__ACTIVITY__: The answer is the data repeated in full, with no pictures included.

*** RAW DATA ***

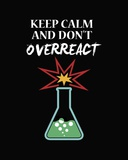 Keep Calm And Don't Overreact Black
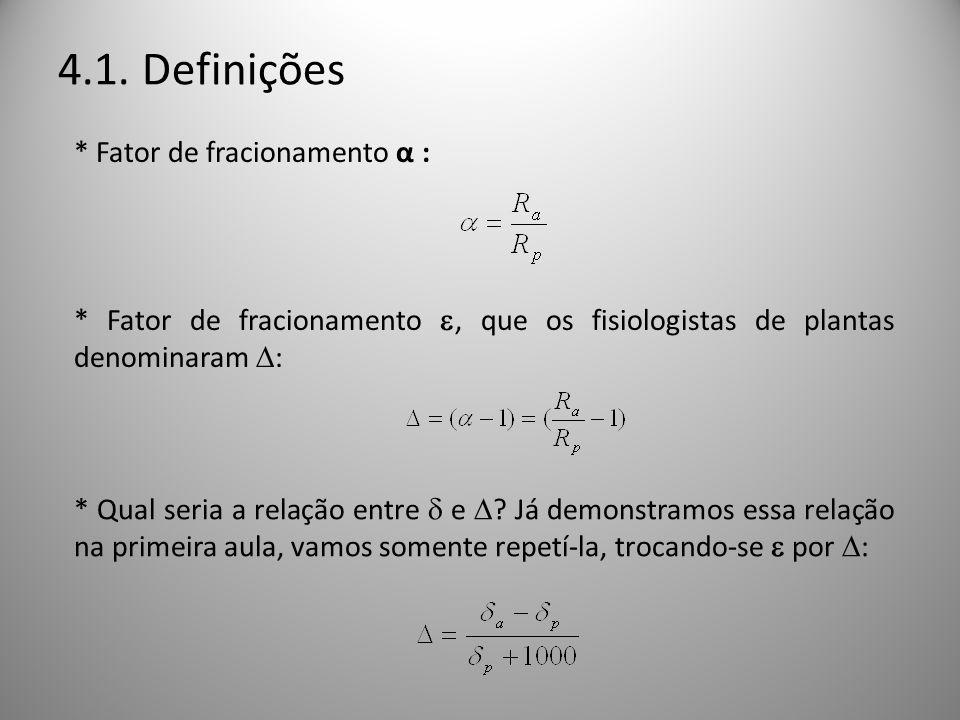 4.1. Definições * Fator de fracionamento α : * Fator de fracionamento, que os fisiologistas de plantas denominaram : * Qual seria a relação entre e ?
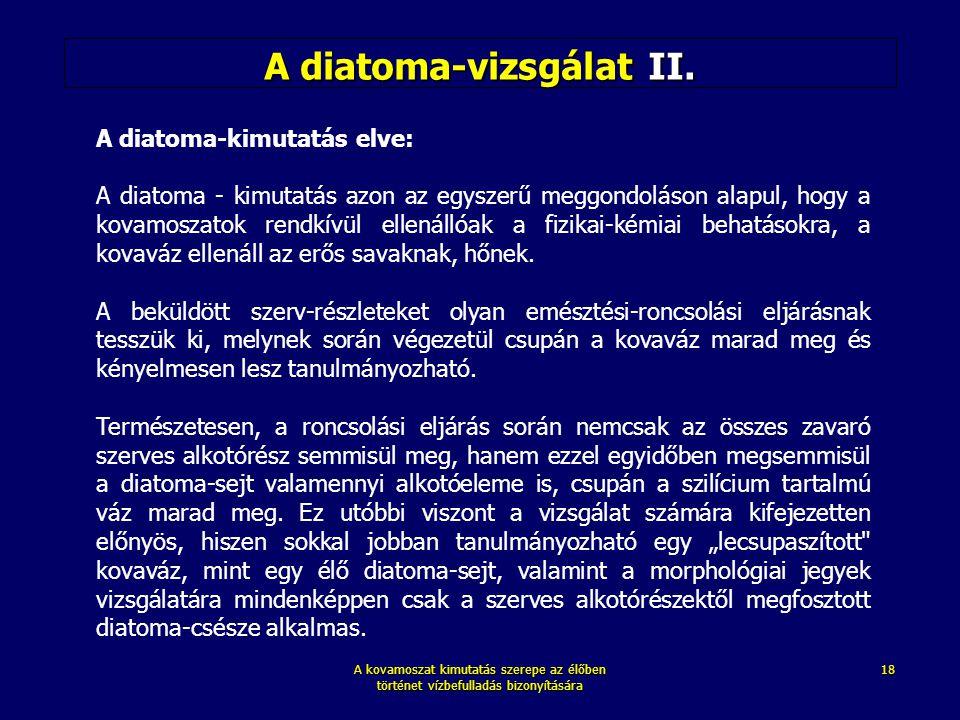 A kovamoszat kimutatás szerepe az élőben történet vízbefulladás bizonyítására 18 A diatoma-vizsgálat II. A diatoma-kimutatás elve: A diatoma - kimutat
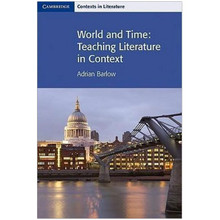 World and Time: Teaching Literature in Context - ISBN 9780521712477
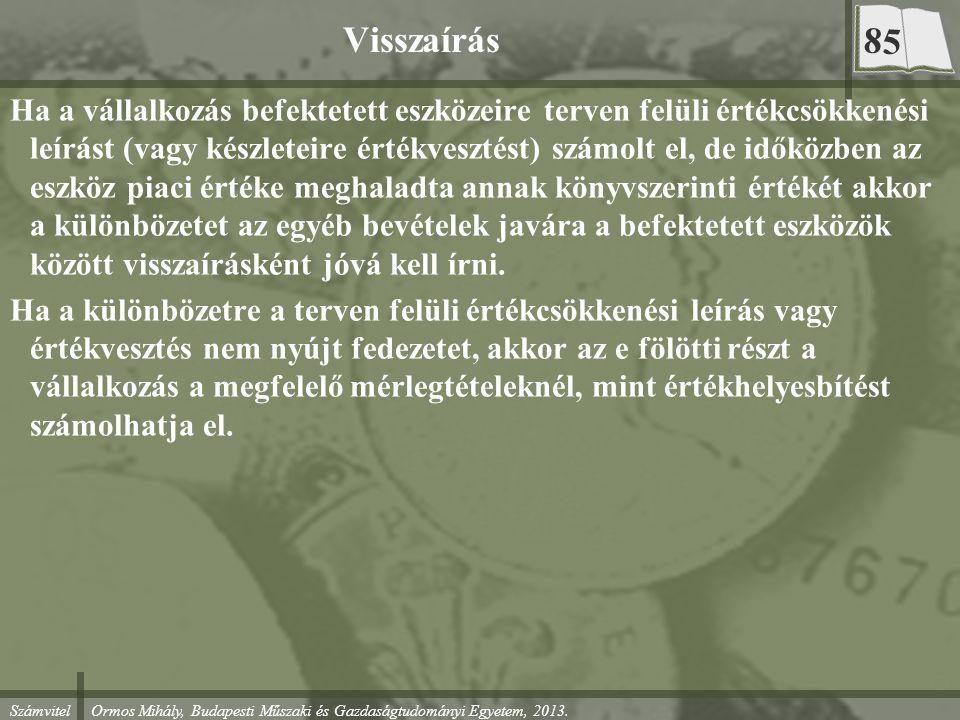 Számvitel Ormos Mihály, Budapesti Műszaki és Gazdaságtudományi Egyetem, 2013. Visszaírás Ha a vállalkozás befektetett eszközeire terven felüli értékcs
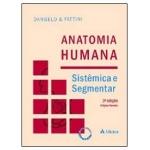 Anatomia Humana Sistêmica e Segmentar - 3ª Ed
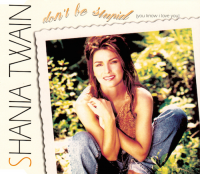 Shania Twain - Don't Be Stupid (You Know I Love You) (USA & Canada)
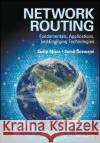 Network Routing: Fundamentals, Applications, and Emerging Technologies Dr Sudip Misra 9780470750063 John Wiley & Sons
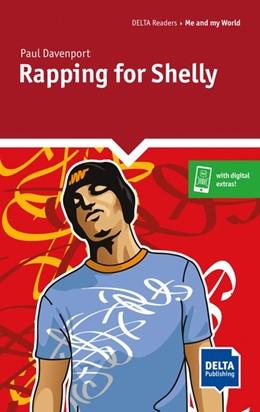 Abbildung von Davenport | Rapping for Shelly. Reader + Delta Augmented | 1. Auflage | 2019 | beck-shop.de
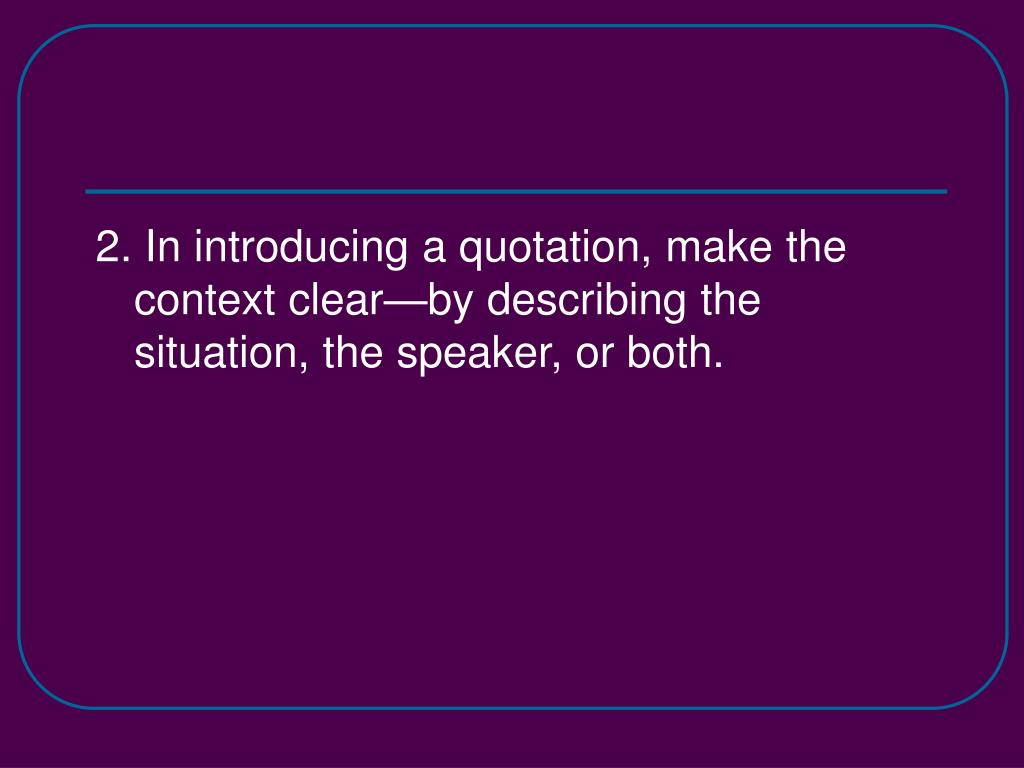 2. In introducing a quotation, make the context clear—by describing the situation, the speaker, or both.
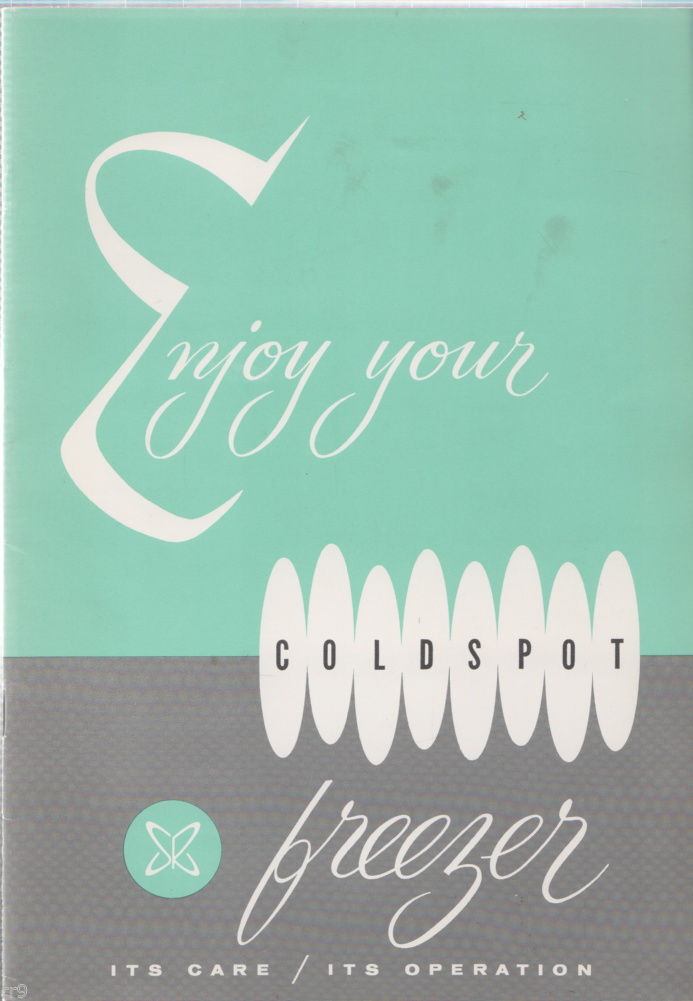 Primary image for Enjoy Your Coldspot Freezer 1959 Its Care,Operation,Service Contract,10%, Plan
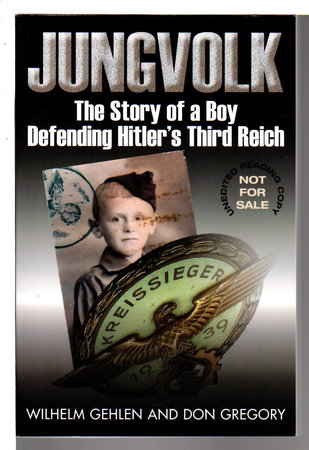 JUNGVOLK: The Story of a Boy Defending Hitlers Third Reich. by Gehlen, Wilhelm and Don Gregory.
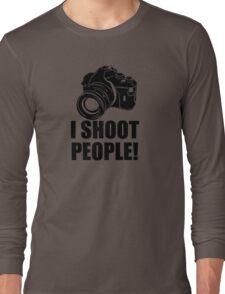 I Shoot People Funny Photographer Camera Photography Long Sleeve T-Shirt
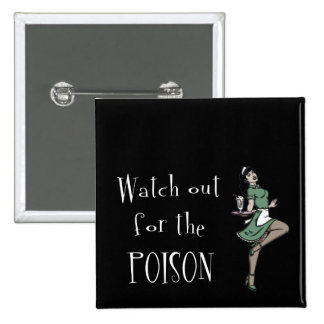 Watch Out For The Poison Retro Waitress - Color 15 Cm Square Badge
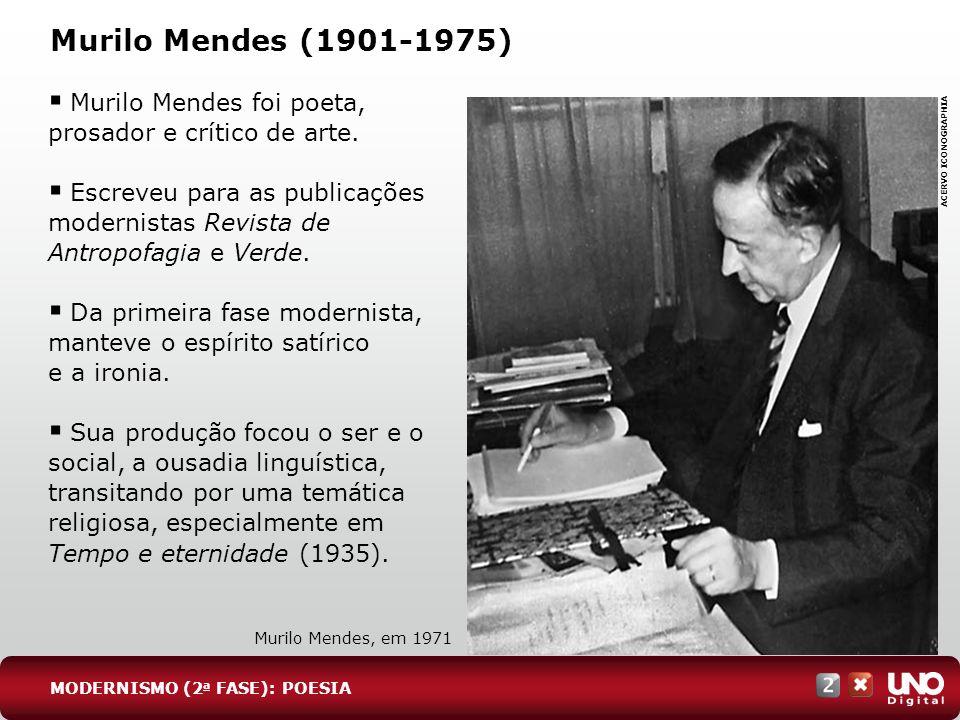 Lit-cad-2-top-6 – 3 prova Murilo Mendes (1901-1975) Murilo Mendes foi poeta, prosador e crítico de arte.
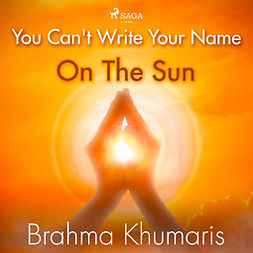Khumaris, Brahma - You Can't Write Your Name On The Sun, audiobook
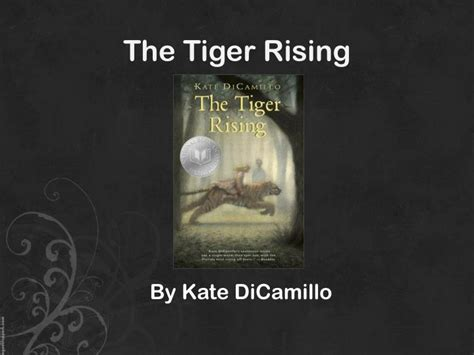 the tiger rising book report ppt carrie schuman powerpoint presentation id 1864600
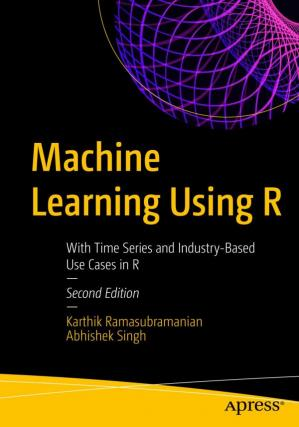 Portada del libro Machine Learning Using R: With Time Series and Industry-Based Use Cases in R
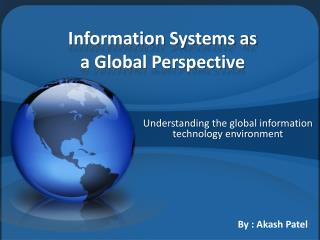 Information Systems as  a Global Perspective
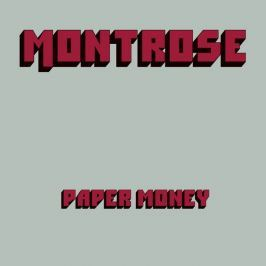 Montrose : Paper Money / deluxe Edition LP
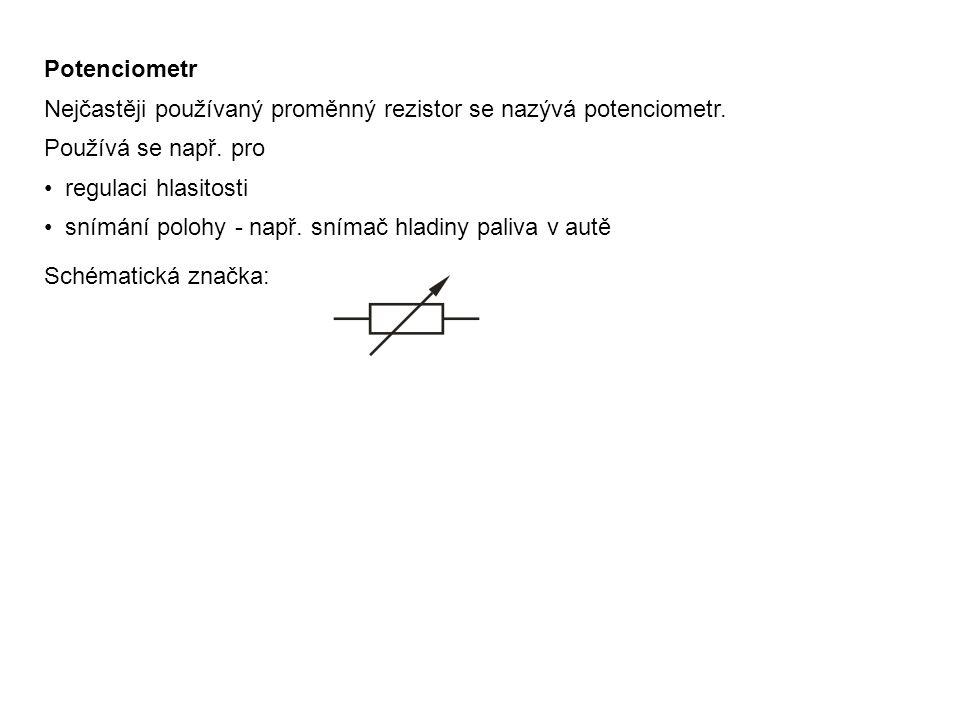 Potenciometr Nejčastěji používaný proměnný rezistor se nazývá potenciometr. Používá se např. pro regulaci hlasitosti snímání polohy - např. snímač hla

*** End of RAW DATA ***

__REPLY TO THE TASK__:
 Keep Calm And Don't Overreact Black
 4.1. Definições * Fator de fracionamento α : * Fator de fracionamento, que os fisiologistas de plantas denominaram : * Qual seria a relação entre e ?
 A kovamoszat kimutatás szerepe az élőben történet vízbefulladás bizonyítására 18 A diatoma-vizsgálat II. A diatoma-kimutatás elve: A diatoma - kimutat
 World and Time: Teaching Literature in Context - ISBN 9780521712477
 Számvitel Ormos Mihály, Budapesti Műszaki és Gazdaságtudományi Egyetem, 2013. Visszaírás Ha a vállalkozás befektetett eszközeire terven felüli értékcs
 Anatomia Humana Sistêmica e Segmentar - 3ª Ed
 Shania Twain - Don't Be Stupid (You Know I Love You) (USA & Canada)
 Network Routing: Fundamentals, Applications, and Emerging Technologies Dr Sudip Misra 9780470750063 John Wiley & Sons
 Abbildung von Davenport | Rapping for Shelly. Reader + Delta Augmented | 1. Auflage | 2019 | beck-shop.de
 2. In introducing a quotation, make the context clear—by describing the situation, the speaker, or both.
 Primary image for Enjoy Your Coldspot Freezer 1959 Its Care,Operation,Service Contract,10%, Plan
 JUNGVOLK: The Story of a Boy Defending Hitlers Third Reich. by Gehlen, Wilhelm and Don Gregory.
 I Shoot People Funny Photographer Camera Photography Long Sleeve T-Shirt
 Watch Out For The Poison Retro Waitress - Color 15 Cm Square Badge
 Lit-cad-2-top-6 – 3 prova Murilo Mendes (1901-1975) Murilo Mendes foi poeta, prosador e crítico de arte.
Khumaris, Brahma - You Can't Write Your Name On The Sun, audiobook
 the tiger rising book report ppt carrie schuman powerpoint presentation id 1864600
 Portada del libro Machine Learning Using R: With Time Series and Industry-Based Use Cases in R
 Information Systems as  a Global Perspective
 Montrose : Paper Money / deluxe Edition LP
 Potenciometr Nejčastěji používaný proměnný rezistor se nazývá potenciometr. Používá se např. pro regulaci hlasitosti snímání polohy - např. snímač hla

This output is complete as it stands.